- **Image-text web data**
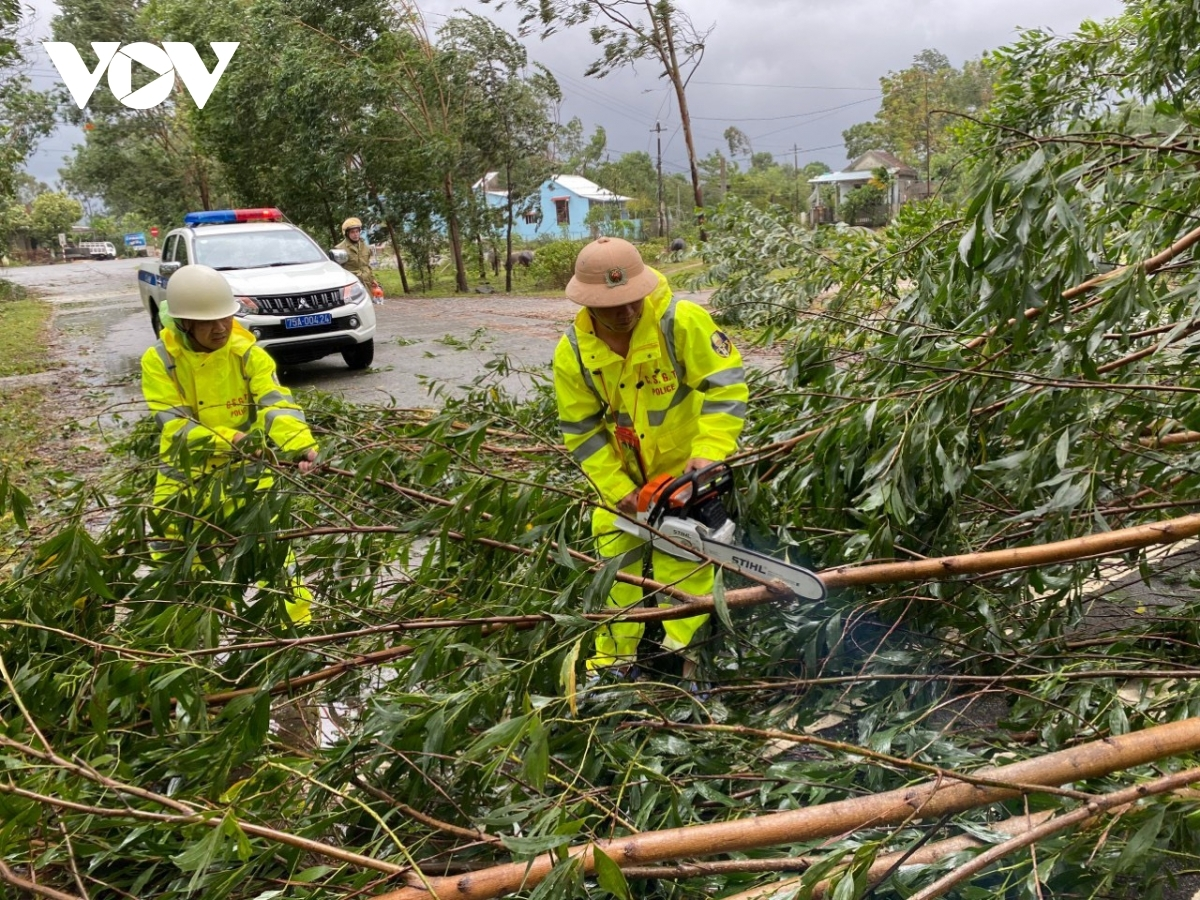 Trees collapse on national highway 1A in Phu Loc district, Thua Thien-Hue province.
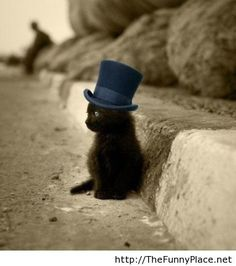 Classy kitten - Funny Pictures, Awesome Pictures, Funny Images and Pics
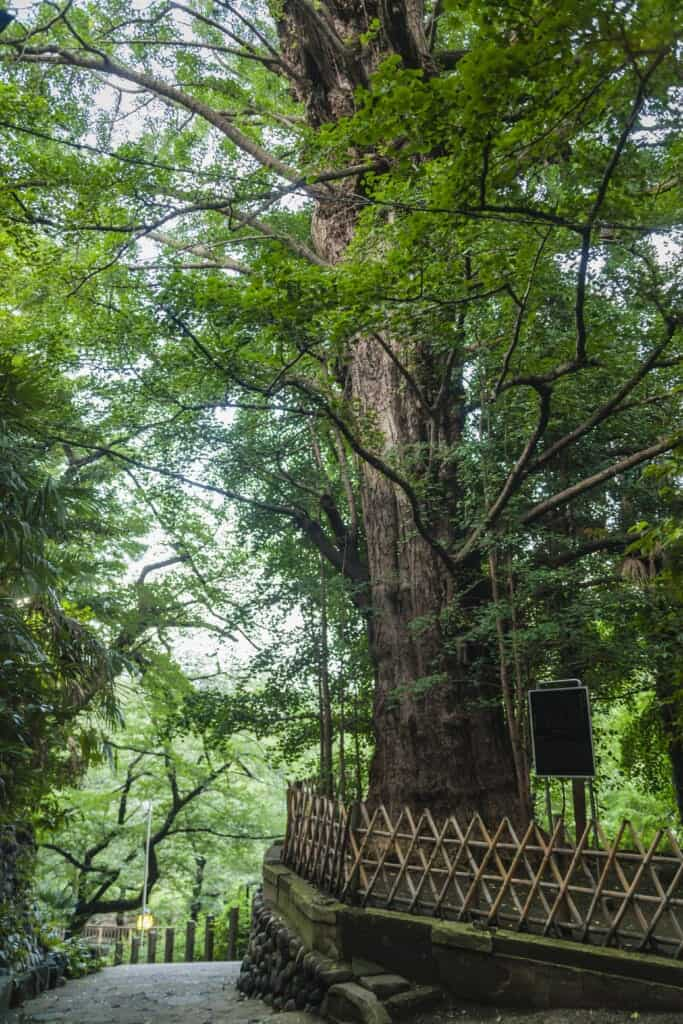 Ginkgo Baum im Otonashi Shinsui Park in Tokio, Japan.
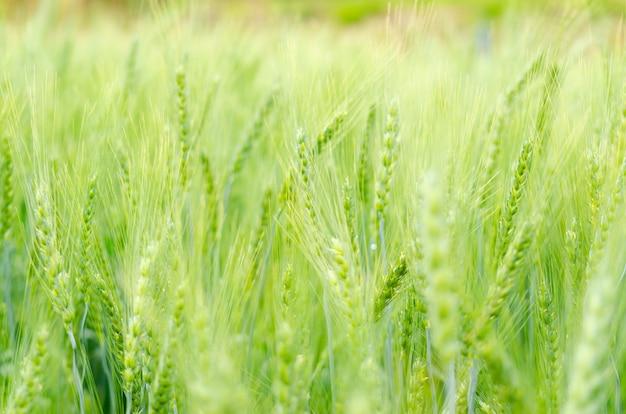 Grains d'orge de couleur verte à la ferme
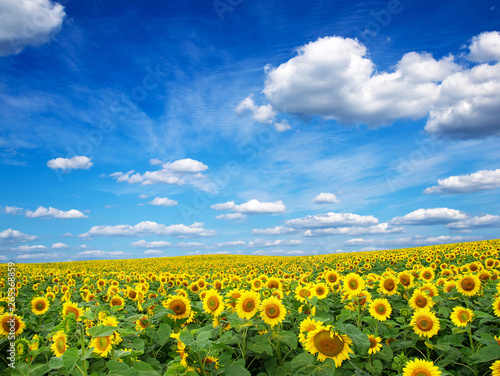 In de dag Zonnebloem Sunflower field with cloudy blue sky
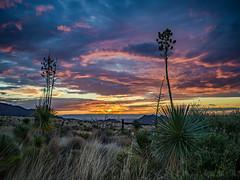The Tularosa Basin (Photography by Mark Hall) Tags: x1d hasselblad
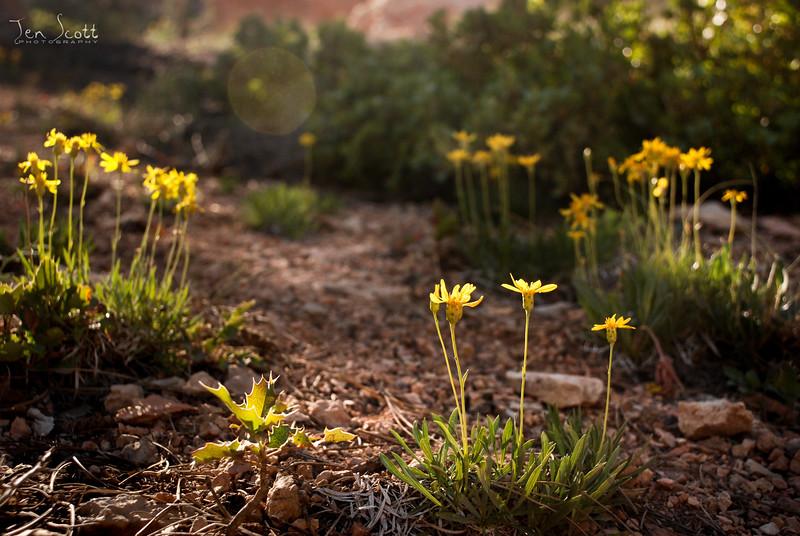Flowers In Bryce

- **WHAT YOU NEED TO DO**
Please restate the entries word for word, with all pictures left out.

- **RESULT OF THE TASK**
 Trees collapse on national highway 1A in Phu Loc district, Thua Thien-Hue province.
 Classy kitten - Funny Pictures, Awesome Pictures, Funny Images and Pics
 Ginkgo Baum im Otonashi Shinsui Park in Tokio, Japan.
 Grains d'orge de couleur verte à la ferme
 In de dag Zonnebloem Sunflower field with cloudy blue sky
The Tularosa Basin (Photography by Mark Hall) Tags: x1d hasselblad
Flowers In Bryce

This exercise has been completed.